The stock had outperformed the market over the past one month till 17 July 2017, advancing 35.98% compared with the Sensexs 3.28% rise. The stock had also outperformed the market over the past one quarter, gaining 28.94% as against the Sensexs 9.05% rise. The scrip had, however, underperformed the market over the past one year, gaining 11.25% as against the Sensexs 15.23% rise.

The mid-cap company has equity capital of Rs 65.98 crore. Face value per share is Rs 10.

Shares of Jubilant FoodWorks have risen 13% in two trading sessions to its ruling market price, from its close of Rs 1,165.95 on 14 July 2017 after the company announced good Q1 June 2017 earnings during market hours yesterday, 17 July 2017. The stock had rallied 9.31% to settle at Rs 1,274.55 yesterday, 17 July 2017.

Jubilant FoodWorks net profit rose 25.53% to Rs 23.84 crore on 10.62% growth in total income to Rs 681.81 crore in Q1 June 2017 over Q1 June 2016.

Jubilant FoodWorks President & CFO Sachin Sharma has resigned from the services of the company. His last working day will be 21 July 2017. The Board will appoint his successor in due course.

The shares of Jubilant FoodWorks had also witnessed pre-result gains. The stock had risen 6.96% in three trading sessions to settle at Rs 1,165.95 on 14 July 2017, from its closing of Rs 1,090 on 11 July 2017.

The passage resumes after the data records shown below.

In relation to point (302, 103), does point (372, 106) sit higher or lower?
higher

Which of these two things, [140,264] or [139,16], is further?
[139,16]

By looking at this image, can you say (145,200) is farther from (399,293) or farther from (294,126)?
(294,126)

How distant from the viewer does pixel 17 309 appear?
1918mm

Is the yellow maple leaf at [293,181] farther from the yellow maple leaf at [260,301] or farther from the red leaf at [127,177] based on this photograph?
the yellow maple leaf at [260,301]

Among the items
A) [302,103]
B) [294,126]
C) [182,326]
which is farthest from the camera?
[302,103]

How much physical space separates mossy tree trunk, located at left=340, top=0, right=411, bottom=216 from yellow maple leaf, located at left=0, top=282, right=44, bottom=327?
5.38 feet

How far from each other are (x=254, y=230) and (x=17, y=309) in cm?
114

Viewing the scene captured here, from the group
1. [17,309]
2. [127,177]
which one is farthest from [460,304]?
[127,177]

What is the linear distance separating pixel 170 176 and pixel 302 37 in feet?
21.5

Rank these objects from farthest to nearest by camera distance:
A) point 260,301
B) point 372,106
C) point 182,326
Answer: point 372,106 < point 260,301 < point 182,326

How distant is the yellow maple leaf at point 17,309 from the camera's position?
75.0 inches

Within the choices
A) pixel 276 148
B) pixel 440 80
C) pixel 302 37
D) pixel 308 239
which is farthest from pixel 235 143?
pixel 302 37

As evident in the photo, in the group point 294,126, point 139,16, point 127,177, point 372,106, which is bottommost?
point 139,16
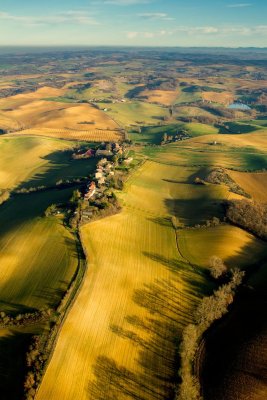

Jubilant FoodWorks is part of Jubilant Bhartia group and Indias largest food service company with a network of Dominos Pizza restaurants pan India. The company & its subsidiary have the exclusive rights to develop and operate Dominos Pizza brand in India, Sri Lanka, Bangladesh and Nepal. The company also has exclusive rights for developing and operating Dunkin Donuts restaurants for India.